This tutorial walks you through how to perform real-time video object detection using Ultralytics YOLO11 models in Java via OpenCV’s DNN module. Perfect for Java developers exploring computer vision and deep-learning pipelines.

Here is the end result

OpenCV Java YOLO tutorial OpenCV Java YOLO tutorial

Versions used in this tutorial:

  • JDK 25
  • Python 3.14.0
  • OpenCV 4.12.0
  • YOLO 11

This version of tutorial runs only on Windows OS

OpenCV is a set of libs written in C++ and the compiled into platform-native lib format: *.dll - for Windows, or *.dylib - for Linux / Mac OS. They can be accessed from Java via Java wrapper included into OpenCV distribution.

Overview

Object detection pipeline will look like this:

Object Detection Pipeline

I. Installation

Tools

  1. Download and install Visual Studio Build Tools for C++

The only workolad needed to be installed is Visual Studio Build Tools for C++

This is needed for compiling C++ libs coming with some Python packages

  1. Download and install Git

Check if Git properly installed:

git --version

OpenCV

Download and extract OpenCV Distribution (Windows)

YOLO 11

Ultralytics YOLO11 models by default available in PyTorch format (*.pt) and for interacting with the model from Java, it should be first exported into ONNX format.

Here is a full ONNX Export for YOLO11 Models article.

  1. Install lastest Python
  2. Make sure you can run pip - Python package installer:
python -m pip --version
  1. Create new virtual Python environment

Navigate to your development folder:

cd C:\<my_dev_folder>

Tip: Good thing to do when installing custom Python packages - to install them into virtual env, to avoid currupting and lib conflicts with your base Python installation.

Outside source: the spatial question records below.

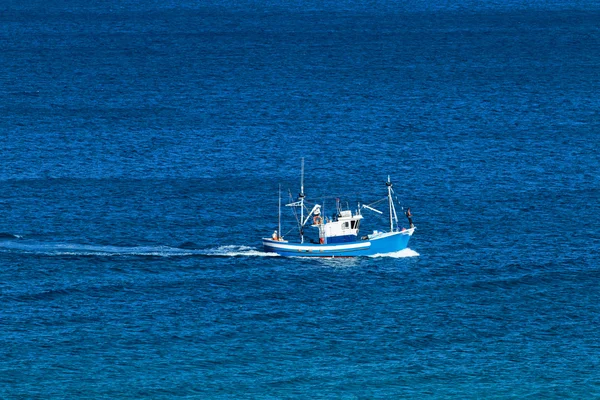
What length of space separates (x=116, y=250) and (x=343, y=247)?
30.9 metres

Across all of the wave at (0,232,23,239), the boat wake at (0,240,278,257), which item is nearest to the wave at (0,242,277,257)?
the boat wake at (0,240,278,257)

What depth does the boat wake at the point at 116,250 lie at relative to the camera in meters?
177

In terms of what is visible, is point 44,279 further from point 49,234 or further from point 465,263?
point 465,263

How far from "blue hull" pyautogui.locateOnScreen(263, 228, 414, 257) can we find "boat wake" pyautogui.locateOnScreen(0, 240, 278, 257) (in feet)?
6.79

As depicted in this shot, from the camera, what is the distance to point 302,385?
138 metres

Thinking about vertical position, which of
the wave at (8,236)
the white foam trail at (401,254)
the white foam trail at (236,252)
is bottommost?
the white foam trail at (401,254)

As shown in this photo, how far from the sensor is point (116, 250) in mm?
178500

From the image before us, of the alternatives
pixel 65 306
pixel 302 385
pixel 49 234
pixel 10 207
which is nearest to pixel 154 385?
pixel 302 385

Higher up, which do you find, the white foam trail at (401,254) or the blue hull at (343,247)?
the blue hull at (343,247)

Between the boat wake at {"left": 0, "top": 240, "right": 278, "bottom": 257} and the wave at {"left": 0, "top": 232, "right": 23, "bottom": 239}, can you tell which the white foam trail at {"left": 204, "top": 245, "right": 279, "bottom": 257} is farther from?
the wave at {"left": 0, "top": 232, "right": 23, "bottom": 239}

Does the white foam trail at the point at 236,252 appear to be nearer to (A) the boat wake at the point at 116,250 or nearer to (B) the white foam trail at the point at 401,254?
(A) the boat wake at the point at 116,250

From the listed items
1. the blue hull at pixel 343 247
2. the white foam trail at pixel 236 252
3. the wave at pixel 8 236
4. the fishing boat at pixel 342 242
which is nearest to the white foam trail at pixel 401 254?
the fishing boat at pixel 342 242

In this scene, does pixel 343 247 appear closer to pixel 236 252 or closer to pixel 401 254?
pixel 401 254

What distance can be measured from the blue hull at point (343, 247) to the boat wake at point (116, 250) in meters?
2.07
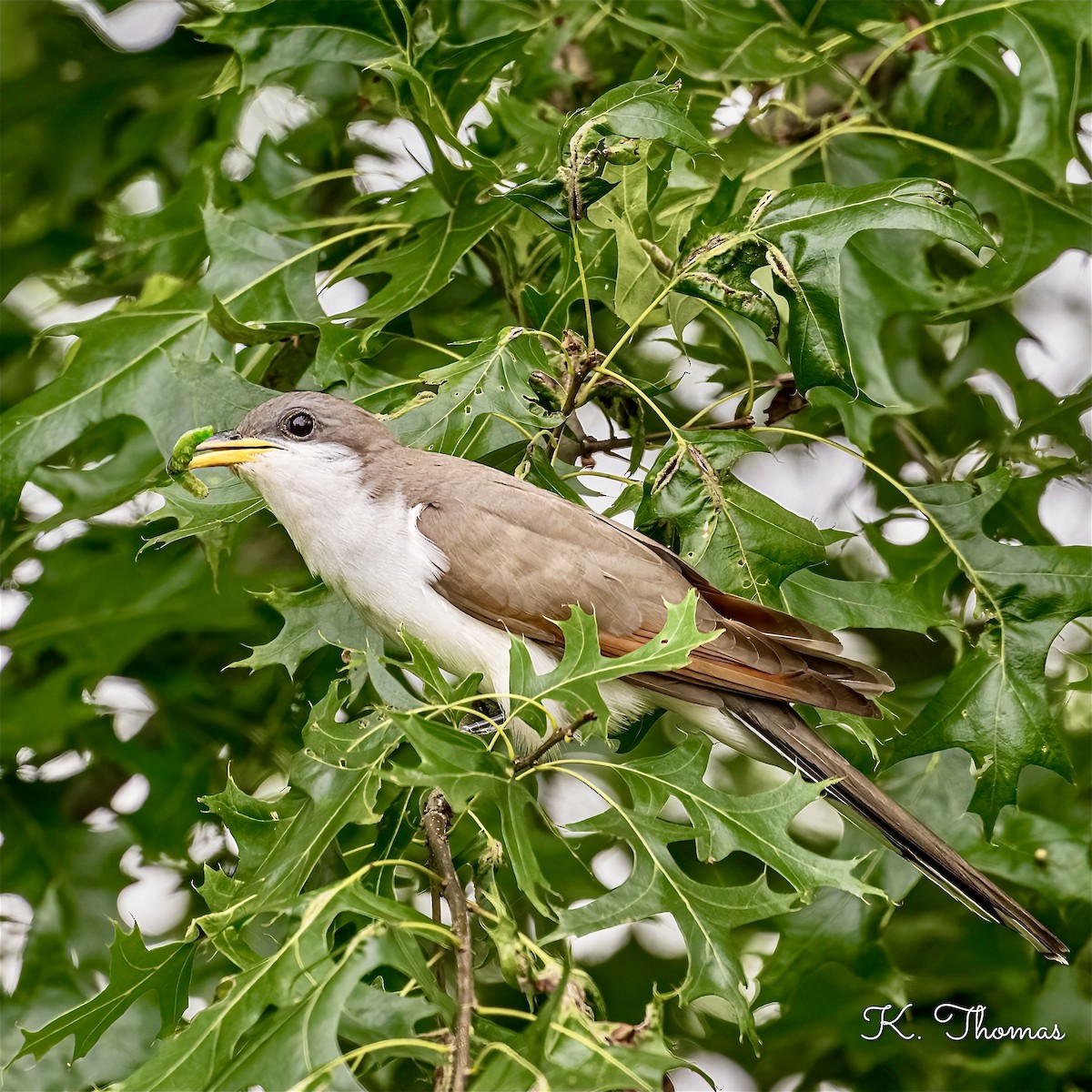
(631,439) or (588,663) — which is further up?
(588,663)

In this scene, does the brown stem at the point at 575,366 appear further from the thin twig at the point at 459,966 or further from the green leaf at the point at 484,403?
the thin twig at the point at 459,966

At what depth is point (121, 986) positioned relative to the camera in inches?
110

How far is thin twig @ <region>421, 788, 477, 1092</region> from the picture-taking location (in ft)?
7.45

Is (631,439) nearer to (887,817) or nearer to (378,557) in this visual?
(378,557)

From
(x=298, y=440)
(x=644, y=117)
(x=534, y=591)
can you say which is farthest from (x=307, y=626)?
(x=644, y=117)

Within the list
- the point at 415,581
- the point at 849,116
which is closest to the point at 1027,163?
the point at 849,116

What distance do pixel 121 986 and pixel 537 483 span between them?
1700mm

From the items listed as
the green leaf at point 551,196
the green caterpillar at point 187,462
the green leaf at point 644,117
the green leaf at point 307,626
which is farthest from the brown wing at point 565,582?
the green leaf at point 644,117

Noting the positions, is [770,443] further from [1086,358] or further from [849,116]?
[1086,358]

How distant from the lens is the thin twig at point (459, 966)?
227 centimetres

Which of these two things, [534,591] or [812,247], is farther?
[534,591]

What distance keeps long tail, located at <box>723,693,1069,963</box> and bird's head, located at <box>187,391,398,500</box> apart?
1.29 metres

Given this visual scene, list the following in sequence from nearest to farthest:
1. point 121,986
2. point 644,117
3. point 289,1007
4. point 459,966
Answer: point 289,1007
point 459,966
point 121,986
point 644,117

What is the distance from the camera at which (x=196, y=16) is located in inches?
195
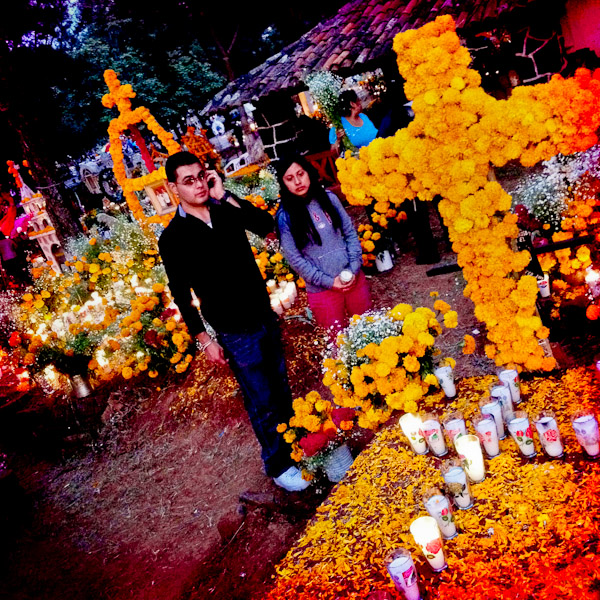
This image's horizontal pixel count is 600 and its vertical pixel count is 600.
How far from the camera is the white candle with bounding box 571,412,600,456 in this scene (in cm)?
212

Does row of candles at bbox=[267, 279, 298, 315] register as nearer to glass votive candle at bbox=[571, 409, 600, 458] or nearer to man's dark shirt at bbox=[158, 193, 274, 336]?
man's dark shirt at bbox=[158, 193, 274, 336]

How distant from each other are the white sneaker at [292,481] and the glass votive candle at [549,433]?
196cm

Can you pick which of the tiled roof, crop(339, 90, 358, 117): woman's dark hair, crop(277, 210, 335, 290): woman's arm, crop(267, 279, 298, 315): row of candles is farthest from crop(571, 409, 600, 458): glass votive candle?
the tiled roof

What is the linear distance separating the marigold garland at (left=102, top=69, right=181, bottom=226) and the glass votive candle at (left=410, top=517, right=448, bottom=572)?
6155mm

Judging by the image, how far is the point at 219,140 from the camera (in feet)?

python -m venv C:\<my_dev_folder>\venv\myultravenv

Activate virtual environment:

myultravenv\Scripts\activate
  1. Install Ultralytics Python package to your newly created virtual env:
pip install ultralytics
  1. Install ONNX Runtime
pip install onnx
  1. Finally, export YOLO11n PyTorch (*.pt) model to ONNX format
yolo export model=yolo11n.pt format=onnx
  1. Deactivate Python virtual environment
deactivate

As result, you should see now two models added to your C:\<my_dev_folder>

  • yolo11n.pt
  • yolo11n.onnx - this is the one we need!

II. Project setup

Open this project in your IDE and add opencv-*.jar lib to the classpath

Note: OpenCV JAR is not available in Maven repo so have to add it to the project manually

The jar is located in OpenCV distribution folder:

...\opencv\build\java\

Visual Studio Code

Add the jar to the project classpath via JAVA PROJECTS menu:

Adding OpenCV JAR to the project

IntelliJ IDEA

In IntelliJ IDEA it can be done via Project Structure > Modules > Dependencies menu:

Adding OpenCV JAR to the project

III. Code

In YoloObjectDetector.java:

  1. Set full path (including filename) to yolo11*.onnx model:
static final String MODEL_PATH = "C:\\<full_path_to_the_model>\\yolo11n.onnx";
  1. Set full path (including filename) to your video file model:
static final String VIDEO_PATH = "C:\\<full_path_to_the_video_file>\\<filename>.mp4";

Optional: To add frame by frame processing, awaiting key press, set long delay (30s):

HighGui.waitKey(30000);

IV. Run

Running from Visual Studio Code

To run it from VS Code first we have to add native opencv-*.dll to the launch config:

  1. Edit launch config via Run > Add Configuration... menu:

Adding OpenCV Dll to the project

This will create .vscode\launch.json file in the project folder.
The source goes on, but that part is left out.